# How far can you go back in time?



## rockin r (Nov 9, 2008)

I can go farther back than 1966, but the pictures are pretty damaged...:{

These pictures are from Michigan, the year of 1966.....Although they had 13 horses at the time, they had their favorites, and these are them..

This one is of my Dad on his Morgan Red...He truly loved horses




Bareback was his thing..He always said that you never could really feel a horse under saddle. He taught us to ride bareback before we EVER had a saddle under us. He wanted us to learn the body language of the horse.






My Mom on her 1/4 horse Dink...He was a womans horse..NO man could get near much less ride this horse! Dink put Dad in the hospital 2x.






Me (8 yo) on my horse, a Palomino Arabian, Pacer...(Notice I am bareback)That is my sister behind me, and my little brother with/cousin on the Shetland, (My Aunt demanded that their be a saddle on the shetland or her son couold not get on him). His name was Pollack



and my older brother holding his lead rope.






Okay...So lets see how far you can go back in time and show us you and your family with horses...


----------



## topnotchminis (Nov 9, 2008)

Those are great pics!


----------



## Mona (Nov 9, 2008)

Although I was not raised on a farm or in the country (town kid) my first horse experiences came from going to our Uncle's farm every summer. This is the "youngest" picture I have of me on a horse. I was 4 in this photo, and am on a pony at my uncle's farm in Saskatchewan.

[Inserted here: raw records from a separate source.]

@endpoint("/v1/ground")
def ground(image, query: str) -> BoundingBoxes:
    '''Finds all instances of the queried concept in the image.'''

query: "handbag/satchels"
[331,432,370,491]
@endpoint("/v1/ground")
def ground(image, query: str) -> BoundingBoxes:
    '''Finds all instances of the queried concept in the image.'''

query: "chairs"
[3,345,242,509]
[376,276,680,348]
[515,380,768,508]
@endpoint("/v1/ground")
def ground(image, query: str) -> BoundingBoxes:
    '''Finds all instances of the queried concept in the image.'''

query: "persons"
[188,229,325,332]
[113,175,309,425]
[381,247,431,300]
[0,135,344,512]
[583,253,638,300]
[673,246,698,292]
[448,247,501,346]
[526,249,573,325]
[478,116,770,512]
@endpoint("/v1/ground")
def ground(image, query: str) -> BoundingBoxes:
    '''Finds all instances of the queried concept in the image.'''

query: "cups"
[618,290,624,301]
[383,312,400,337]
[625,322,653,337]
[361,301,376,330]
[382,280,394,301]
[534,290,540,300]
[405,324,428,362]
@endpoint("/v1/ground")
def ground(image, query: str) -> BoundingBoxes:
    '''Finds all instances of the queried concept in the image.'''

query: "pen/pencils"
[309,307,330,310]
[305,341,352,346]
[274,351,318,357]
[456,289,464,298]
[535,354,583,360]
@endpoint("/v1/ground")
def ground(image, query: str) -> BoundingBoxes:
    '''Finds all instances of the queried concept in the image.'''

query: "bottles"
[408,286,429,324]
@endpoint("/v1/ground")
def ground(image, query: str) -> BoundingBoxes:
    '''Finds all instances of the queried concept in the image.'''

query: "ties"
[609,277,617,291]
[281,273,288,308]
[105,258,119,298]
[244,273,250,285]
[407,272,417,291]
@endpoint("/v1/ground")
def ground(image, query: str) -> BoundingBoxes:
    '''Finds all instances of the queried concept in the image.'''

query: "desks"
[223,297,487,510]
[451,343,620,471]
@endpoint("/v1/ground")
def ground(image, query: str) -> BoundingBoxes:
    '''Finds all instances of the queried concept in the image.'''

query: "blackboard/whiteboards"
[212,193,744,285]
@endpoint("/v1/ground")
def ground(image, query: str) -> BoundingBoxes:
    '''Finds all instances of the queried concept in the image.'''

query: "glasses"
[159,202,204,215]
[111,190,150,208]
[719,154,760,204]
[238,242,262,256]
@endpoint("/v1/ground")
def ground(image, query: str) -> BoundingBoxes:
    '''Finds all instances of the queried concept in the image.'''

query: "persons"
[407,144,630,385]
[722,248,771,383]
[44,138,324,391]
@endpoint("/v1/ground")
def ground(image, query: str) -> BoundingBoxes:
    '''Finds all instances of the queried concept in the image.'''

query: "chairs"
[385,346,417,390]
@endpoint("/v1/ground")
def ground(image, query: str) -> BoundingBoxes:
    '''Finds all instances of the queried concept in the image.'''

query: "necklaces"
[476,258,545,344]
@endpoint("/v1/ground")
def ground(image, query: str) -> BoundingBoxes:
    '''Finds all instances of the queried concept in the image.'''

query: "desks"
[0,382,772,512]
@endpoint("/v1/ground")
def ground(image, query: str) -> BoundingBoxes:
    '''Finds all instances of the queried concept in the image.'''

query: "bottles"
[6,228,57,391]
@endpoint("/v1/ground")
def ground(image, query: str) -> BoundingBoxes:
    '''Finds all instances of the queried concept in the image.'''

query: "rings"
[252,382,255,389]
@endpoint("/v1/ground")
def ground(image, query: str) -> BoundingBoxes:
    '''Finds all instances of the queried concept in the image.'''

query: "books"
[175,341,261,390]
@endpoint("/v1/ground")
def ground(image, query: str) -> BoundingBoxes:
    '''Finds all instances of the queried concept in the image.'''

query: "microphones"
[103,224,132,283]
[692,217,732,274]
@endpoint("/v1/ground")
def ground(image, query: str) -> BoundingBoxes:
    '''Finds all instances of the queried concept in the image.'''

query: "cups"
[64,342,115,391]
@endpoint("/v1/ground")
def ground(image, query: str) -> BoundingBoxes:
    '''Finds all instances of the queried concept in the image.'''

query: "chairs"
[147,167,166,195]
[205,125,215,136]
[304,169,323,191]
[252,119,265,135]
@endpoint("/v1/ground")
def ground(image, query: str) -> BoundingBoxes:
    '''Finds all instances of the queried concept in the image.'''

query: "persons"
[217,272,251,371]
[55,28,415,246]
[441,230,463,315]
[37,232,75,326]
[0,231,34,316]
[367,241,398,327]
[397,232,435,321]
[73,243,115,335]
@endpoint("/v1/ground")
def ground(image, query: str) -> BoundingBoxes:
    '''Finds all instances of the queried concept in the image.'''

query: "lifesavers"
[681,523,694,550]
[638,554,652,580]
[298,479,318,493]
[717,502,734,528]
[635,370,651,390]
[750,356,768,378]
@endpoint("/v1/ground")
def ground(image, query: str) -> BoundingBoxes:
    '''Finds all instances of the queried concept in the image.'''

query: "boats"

My Mom who is the youngest of 10 kids in her family) were raised in a farm and they used to have to ride ponies to school, and do all the field work with teams. Many great stories there!

Other than that, when I was in the 10-14 age range, I would occassionally go riding friend horses. I never owned my first horse until I wa 30 years old! She was a 17 year 7/8 Arabian mare "Venus".






We had riding horses only a couple of years before getting into the miniatures, and then I sold the biggies.


----------



## Hosscrazy (Nov 9, 2008)

Here is me and my brother when we were kids - I would guess this photos is 1966 or so. For those of you who know the Los Angeles area, this was what was once called "Ponyland" - now it's where the Beverly Center (shopping center) is (right around La Cienega and Melrose area).






Liz R.


----------



## Vertical Limit (Nov 10, 2008)

I have pictures when I was 3 and 4 riding ponies. I just can't find one right now. But I was around 10 or 11 in this photo riding my Three Gaited Saddlebred gelding. Probably around 1960/61. This horse carried me through my 13 and under Equitation days. What a grand old horse he was.

Pictured in front of Holdorf's Stables in Morton Grove, Illinois. My Dad is picture with me (6' 2")........the guy who made my Equine dreams possible


----------



## targetsmom (Nov 11, 2008)

This is a GREAT thread. I had to dig in the closet for old photos but I found these.

From the early 1950's - somewhere in the Catskill's. I must be about 6 or 7???






Fast forward to 1960: My own horse now, I was 14, in a trail class (I still LOVE trail) at the 25th Hartford County 4-H Fair at Bradley Field in Windsor Locks, CT. Yep, airplanes going over all the time. I placed 4th and got a silver ribbon (all the ribbons were silver for the silver anniversary.






Thanks for the trip down Memory Lane!!!


----------



## Dontworrybeappy (Nov 11, 2008)

This one's from 1963 or so - not my pony - Griffith Park Pony rides!

I didn't get my own until I was 18!


----------



## Leeana (Nov 11, 2008)

I have photos of me on my first pony, Miss Molly, when i was about 3 or 4 or so....will have to dig those out and get them on the computer, have photos of my father and grandfather back many many years ago in the field with a pare of mules...will find them too, very neat thread !!


----------



## FoRebel (Nov 11, 2008)

Me with my first horse, Lewi, a 2 year old Arab gelding (ETA: 1986, I was just 3)


----------



## sdmini (Nov 11, 2008)

I came across some oooold photos cleaning out my mom and dads house which would have this photo taken back in the early '40's and the one below taken in the early 60's.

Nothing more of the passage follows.